PROBLEM STATEMENT – Take the entries that follow and return exactly the lines from the one holding "METHOD OF USING RAW LIQUID" through the one holding "12 Final fit", both included. Nothing else is needed.

(Extracted page text data)
+ + +
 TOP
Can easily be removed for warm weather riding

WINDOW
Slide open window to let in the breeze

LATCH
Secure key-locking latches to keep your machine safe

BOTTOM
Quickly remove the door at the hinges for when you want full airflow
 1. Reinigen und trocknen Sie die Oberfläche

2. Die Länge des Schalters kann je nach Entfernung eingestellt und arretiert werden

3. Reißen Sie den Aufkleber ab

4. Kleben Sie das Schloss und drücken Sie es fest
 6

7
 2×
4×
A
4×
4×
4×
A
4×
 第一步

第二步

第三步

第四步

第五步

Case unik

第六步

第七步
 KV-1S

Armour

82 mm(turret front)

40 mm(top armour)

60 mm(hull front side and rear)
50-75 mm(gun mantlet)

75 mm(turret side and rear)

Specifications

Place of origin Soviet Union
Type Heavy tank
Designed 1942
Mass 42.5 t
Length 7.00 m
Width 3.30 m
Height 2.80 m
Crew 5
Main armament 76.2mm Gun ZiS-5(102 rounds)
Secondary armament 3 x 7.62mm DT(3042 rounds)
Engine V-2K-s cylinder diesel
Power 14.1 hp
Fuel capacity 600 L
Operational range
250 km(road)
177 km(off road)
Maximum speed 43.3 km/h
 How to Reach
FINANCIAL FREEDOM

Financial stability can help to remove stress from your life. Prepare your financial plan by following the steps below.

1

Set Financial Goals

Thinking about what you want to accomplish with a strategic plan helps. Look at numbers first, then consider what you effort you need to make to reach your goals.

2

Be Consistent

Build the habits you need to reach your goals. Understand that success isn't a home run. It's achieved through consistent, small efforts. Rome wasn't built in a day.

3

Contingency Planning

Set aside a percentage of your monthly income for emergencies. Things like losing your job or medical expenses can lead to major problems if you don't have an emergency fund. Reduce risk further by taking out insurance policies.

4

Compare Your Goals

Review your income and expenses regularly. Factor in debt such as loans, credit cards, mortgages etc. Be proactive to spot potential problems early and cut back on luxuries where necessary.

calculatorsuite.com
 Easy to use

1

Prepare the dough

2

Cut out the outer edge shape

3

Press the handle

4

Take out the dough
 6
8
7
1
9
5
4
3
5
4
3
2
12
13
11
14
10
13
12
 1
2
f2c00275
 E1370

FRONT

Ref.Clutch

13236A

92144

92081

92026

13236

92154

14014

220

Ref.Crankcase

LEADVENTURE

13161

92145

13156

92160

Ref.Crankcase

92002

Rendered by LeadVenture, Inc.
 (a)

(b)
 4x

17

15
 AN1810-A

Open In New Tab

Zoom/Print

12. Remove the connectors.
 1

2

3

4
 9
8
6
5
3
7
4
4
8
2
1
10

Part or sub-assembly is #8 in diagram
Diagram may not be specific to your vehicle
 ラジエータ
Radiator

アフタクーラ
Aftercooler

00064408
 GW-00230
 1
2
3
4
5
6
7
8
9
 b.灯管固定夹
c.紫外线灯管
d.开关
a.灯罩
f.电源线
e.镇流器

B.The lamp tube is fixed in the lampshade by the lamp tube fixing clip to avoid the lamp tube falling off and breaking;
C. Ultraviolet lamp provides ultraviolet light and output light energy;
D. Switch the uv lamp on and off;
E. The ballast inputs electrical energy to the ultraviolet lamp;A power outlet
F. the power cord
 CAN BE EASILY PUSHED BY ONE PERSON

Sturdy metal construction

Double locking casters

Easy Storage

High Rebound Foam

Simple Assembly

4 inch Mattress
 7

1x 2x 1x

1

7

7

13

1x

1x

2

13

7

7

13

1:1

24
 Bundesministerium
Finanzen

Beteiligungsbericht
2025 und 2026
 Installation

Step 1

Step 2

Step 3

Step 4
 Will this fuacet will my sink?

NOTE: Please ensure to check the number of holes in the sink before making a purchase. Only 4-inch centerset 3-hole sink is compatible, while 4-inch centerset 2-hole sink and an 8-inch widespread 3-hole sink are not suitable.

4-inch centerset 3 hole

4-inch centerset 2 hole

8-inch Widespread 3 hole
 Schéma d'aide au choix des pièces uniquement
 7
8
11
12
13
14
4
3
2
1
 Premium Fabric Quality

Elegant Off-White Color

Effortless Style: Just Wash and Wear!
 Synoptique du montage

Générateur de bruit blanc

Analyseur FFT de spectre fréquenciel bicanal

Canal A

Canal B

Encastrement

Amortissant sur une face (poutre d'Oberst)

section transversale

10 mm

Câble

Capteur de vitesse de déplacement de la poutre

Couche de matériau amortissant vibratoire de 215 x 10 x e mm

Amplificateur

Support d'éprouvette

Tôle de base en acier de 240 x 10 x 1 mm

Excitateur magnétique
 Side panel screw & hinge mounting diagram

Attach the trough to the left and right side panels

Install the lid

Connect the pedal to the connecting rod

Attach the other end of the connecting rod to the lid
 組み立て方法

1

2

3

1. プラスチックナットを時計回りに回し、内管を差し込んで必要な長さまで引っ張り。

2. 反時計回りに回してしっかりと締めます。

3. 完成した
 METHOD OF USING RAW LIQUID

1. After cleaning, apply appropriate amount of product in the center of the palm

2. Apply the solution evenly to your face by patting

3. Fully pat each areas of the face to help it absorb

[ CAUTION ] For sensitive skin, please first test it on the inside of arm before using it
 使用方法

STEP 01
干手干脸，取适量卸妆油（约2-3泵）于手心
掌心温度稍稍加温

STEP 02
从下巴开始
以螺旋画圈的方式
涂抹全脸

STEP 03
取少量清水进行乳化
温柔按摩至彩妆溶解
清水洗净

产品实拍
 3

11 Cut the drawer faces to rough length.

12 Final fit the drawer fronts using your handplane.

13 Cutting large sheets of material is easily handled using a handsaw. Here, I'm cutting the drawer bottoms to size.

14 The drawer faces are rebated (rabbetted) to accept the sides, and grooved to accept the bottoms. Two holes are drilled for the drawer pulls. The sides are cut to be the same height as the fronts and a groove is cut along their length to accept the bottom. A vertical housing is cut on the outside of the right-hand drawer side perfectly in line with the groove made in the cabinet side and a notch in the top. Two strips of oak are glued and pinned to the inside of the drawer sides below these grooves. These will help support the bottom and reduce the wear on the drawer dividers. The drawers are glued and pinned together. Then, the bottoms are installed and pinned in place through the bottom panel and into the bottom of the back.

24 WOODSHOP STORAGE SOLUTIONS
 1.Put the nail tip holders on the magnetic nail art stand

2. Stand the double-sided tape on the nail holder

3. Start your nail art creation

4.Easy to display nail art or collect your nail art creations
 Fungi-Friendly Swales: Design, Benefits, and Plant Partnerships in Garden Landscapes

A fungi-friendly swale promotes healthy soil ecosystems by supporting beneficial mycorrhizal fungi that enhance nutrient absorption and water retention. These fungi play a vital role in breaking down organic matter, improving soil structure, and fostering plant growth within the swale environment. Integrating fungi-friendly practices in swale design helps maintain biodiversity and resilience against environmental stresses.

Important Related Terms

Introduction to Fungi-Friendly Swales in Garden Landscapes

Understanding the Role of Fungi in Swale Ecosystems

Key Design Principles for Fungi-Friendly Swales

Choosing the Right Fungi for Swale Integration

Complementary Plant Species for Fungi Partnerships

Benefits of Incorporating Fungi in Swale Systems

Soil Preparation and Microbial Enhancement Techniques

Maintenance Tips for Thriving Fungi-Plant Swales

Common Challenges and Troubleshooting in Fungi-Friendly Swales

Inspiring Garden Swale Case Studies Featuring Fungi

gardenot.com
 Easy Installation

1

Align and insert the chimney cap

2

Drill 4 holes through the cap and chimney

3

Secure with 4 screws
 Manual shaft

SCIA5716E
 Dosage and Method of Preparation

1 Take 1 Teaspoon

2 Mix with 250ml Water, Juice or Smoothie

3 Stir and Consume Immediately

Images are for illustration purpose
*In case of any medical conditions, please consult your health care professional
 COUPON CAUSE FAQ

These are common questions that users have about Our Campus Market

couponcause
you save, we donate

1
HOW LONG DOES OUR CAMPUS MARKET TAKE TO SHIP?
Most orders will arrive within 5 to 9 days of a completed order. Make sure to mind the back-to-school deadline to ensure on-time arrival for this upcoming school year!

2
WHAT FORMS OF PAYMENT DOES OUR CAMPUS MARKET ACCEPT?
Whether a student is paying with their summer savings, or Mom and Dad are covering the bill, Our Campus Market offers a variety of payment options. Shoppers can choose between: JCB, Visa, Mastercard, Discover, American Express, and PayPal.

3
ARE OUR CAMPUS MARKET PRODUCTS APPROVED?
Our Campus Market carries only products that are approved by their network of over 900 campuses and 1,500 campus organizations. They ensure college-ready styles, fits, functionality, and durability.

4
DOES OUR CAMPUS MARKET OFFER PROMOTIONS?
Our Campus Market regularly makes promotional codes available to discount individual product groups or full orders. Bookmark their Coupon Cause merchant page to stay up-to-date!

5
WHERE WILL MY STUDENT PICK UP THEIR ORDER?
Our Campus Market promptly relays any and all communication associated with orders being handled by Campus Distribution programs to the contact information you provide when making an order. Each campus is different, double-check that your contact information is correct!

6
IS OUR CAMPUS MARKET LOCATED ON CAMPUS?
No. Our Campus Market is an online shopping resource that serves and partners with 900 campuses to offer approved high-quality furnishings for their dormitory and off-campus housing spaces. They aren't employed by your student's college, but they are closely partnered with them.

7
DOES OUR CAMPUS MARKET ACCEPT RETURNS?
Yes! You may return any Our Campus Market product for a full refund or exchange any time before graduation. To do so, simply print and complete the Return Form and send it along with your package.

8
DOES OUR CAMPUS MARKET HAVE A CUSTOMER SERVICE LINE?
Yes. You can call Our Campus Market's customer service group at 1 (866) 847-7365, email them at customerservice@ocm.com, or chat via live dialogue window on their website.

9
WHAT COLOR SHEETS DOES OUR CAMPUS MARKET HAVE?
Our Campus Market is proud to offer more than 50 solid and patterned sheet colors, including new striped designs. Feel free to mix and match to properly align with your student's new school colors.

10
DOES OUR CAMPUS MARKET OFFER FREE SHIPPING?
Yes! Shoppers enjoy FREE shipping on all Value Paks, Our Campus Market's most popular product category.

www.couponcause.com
+ + +
TASK ANSWER –
 METHOD OF USING RAW LIQUID

1. After cleaning, apply appropriate amount of product in the center of the palm

2. Apply the solution evenly to your face by patting

3. Fully pat each areas of the face to help it absorb

[ CAUTION ] For sensitive skin, please first test it on the inside of arm before using it
 使用方法

STEP 01
干手干脸，取适量卸妆油（约2-3泵）于手心
掌心温度稍稍加温

STEP 02
从下巴开始
以螺旋画圈的方式
涂抹全脸

STEP 03
取少量清水进行乳化
温柔按摩至彩妆溶解
清水洗净

产品实拍
 3

11 Cut the drawer faces to rough length.

12 Final fit the drawer fronts using your handplane.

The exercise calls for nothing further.